* **Document**:
Thursday, 24 April 2014

columns (2)

this is my second post about this topic: storing data in a column-oriented form. You can find the first post here.

In the first post the way how the data is stored was not changed; it was still a MyISAM-file in a pure form. With the algorithm presented in this post this will change, but only a little bit: I will add one more file in which the data is stored in a column-oriented form.

warning

The goal is to show how to speed-up a SELECT-statements (and if this is possible). The code presented here is not production-ready, it is (as written before) a proof of concept. It does not contain so may hardcoded details of the query as the code of the first shot did but it still is not generally usable. It lacks error-checking, handling of all possible cases, handling of concurrent access (no locking) and so son. And it is not thoroughly tested.

Nevertheless I hope to show what we can expect if we follow this route.

algorithm

Adding to the datafile of a MyISAM-table I want to store the data of one (or more) column(s) in an additional file.

In MySQL/MariaDB the data is organized as a database (= a folder) and in this database as tables, each table is represented as one file. This is valid for the MyISAM-engine, other engines can handle this differently. We will base our test-engine on MyISAM so we will follow this route.
On my PC here the data is organized on the disk in this directory: ~/MariaDB/data/
and in this folder I have a database TestCol with tables TestBig and TestSmall. So one can find the table TestBig in ~/MariaDB/data/TestCol/TestBig.MYD.

For storing the additional data I will create a subdirectory in this folder and give it the name of the table and append '.cols'. In this folder I will create a file with the name of the column appended by '.column' for storing the values of the column in a different form. Let's assume a columnar-storage of the values of the column Hersteller of the table TestMyCols1Big, then the location of the new file will be: ~/MariaDB/data/TestCol/TestMyCols1Big.cols/Herteller.column. This gives us unique path-names for the files.

* **Set task 1**:
Decide whether each statement agrees with the post on column-oriented storage. Answer yes or no, and quote the words of the post that decide it.
(a) The code presented is ready for production use.
(b) With the MyISAM engine, each table is represented as one file.
(c) The extra column file is placed in a subdirectory named after the table with '.cols' appended.
* **Set task 2**:
Answer these questions from the post on column-oriented storage:
(a) In which directory is the data organized on the author's PC?
(b) Which tables does the database TestCol contain?
(c) What is appended to the column name to form the name of the file holding its values?
The listing that comes next has nothing to do with the post.

* **Data excerpts**:
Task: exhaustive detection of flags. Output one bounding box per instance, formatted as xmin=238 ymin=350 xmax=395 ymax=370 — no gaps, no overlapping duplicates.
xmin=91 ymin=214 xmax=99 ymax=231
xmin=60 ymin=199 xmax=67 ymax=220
--
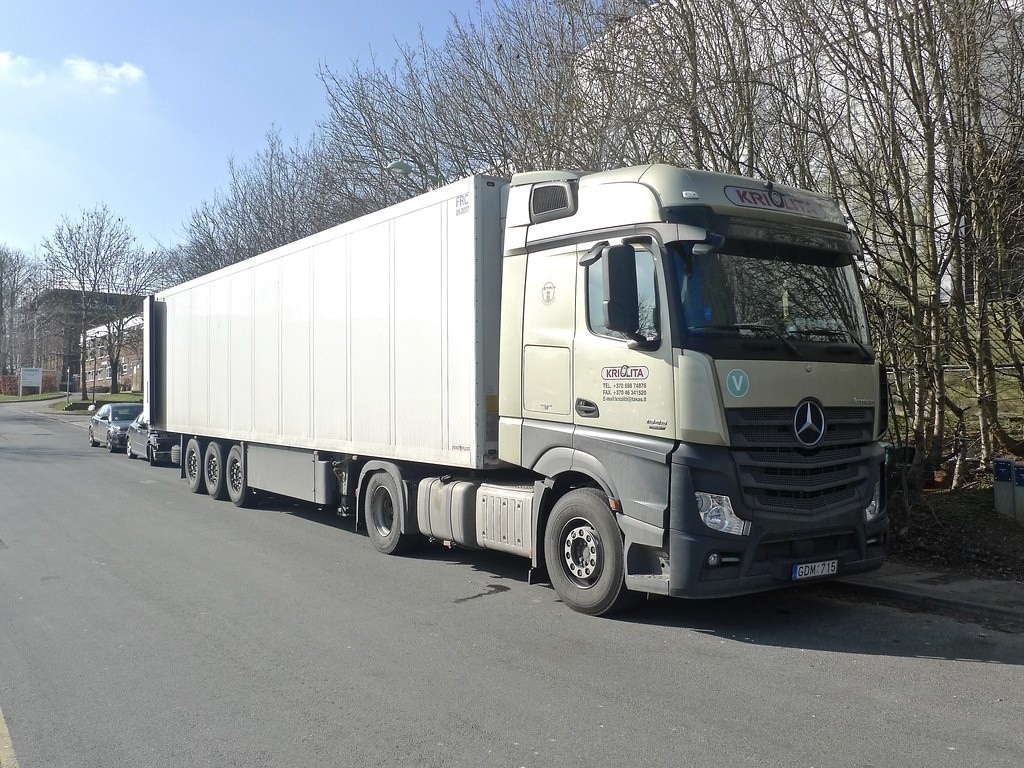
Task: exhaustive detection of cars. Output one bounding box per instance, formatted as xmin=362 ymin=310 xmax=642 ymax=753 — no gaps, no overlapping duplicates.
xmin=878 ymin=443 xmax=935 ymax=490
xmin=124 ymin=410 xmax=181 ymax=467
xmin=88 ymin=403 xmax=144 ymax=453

* **Correct response 1**:
(a) No: "The code presented here is not production-ready"
(b) Yes: "each table is represented as one file"
(c) Yes: "I will create a subdirectory in this folder and give it the name of the table and append '.cols'"

* **Correct response 2**:
(a) ~/MariaDB/data/
(b) TestBig and TestSmall
(c) '.column'